Detailed histopathological analysis of leprosy spectrum, from tuberculoid to lepromatous forms and reactional states.

By Medha deb
Created on

Leprosy, also known as Hansen disease, is a chronic granulomatous infection caused by the obligate intracellular acid-fast bacillus Mycobacterium leprae. This pathogen has a unique tropism for cooler body areas, primarily affecting the skin, mucous membranes, and peripheral nerves. The histopathological features of leprosy form a spectrum that mirrors the clinical classification, ranging from strong cell-mediated immunity in tuberculoid forms to anergy in lepromatous disease. Understanding these microscopic patterns is essential for accurate diagnosis, as clinical features alone can overlap with other dermatoses.

*INFORMATION PROVIDED:*
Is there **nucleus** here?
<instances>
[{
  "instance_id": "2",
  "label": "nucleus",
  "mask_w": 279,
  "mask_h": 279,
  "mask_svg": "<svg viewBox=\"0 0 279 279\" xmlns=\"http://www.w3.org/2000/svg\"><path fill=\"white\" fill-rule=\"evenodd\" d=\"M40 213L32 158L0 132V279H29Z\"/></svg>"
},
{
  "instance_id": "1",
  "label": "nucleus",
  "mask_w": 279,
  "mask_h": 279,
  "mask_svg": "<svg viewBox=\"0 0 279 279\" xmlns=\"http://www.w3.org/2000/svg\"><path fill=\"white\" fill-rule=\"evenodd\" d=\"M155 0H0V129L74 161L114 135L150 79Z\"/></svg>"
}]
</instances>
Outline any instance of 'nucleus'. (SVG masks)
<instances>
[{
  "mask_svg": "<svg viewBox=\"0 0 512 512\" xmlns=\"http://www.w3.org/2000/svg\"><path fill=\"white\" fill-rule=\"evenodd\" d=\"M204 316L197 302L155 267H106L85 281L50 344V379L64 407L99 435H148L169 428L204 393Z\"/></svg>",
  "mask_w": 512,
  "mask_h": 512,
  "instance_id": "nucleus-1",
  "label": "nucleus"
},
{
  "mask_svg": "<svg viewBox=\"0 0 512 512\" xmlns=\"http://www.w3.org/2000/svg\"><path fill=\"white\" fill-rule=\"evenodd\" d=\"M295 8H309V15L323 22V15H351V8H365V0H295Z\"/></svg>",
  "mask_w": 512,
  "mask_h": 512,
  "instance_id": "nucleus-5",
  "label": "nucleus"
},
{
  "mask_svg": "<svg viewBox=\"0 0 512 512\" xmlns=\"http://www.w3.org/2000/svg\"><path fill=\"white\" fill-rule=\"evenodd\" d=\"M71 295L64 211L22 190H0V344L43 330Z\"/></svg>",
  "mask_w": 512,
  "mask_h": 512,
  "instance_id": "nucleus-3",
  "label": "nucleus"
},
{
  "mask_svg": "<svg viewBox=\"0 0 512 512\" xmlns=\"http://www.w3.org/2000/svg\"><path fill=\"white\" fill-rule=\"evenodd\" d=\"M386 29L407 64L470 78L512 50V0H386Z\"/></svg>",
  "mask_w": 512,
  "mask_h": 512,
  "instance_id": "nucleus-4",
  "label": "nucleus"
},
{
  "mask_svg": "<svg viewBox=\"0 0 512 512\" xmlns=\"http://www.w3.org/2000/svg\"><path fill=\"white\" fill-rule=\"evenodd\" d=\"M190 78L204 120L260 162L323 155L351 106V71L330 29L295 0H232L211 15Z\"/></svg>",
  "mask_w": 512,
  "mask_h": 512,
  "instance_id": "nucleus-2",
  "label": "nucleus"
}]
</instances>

*WORK TO COMPLETE:*
• A. Answer from the leprosy passage:
(i) Which bacillus causes leprosy?
(ii) Which parts of the body does the pathogen primarily affect?
(iii) What marks lepromatous disease in the histopathological spectrum?
• B. Extract the span of the leprosy passage from "Leprosy, also known" up to and including "with other dermatoses.", word for word.
The records were taken from a separate source.

*EXERCISE SOLUTIONS:*
• A.
(i) Mycobacterium leprae, an obligate intracellular acid-fast bacillus.
(ii) The skin, mucous membranes, and peripheral nerves.
(iii) Anergy.

• B.
Leprosy, also known as Hansen disease, is a chronic granulomatous infection caused by the obligate intracellular acid-fast bacillus Mycobacterium leprae. This pathogen has a unique tropism for cooler body areas, primarily affecting the skin, mucous membranes, and peripheral nerves. The histopathological features of leprosy form a spectrum that mirrors the clinical classification, ranging from strong cell-mediated immunity in tuberculoid forms to anergy in lepromatous disease. Understanding these microscopic patterns is essential for accurate diagnosis, as clinical features alone can overlap with other dermatoses.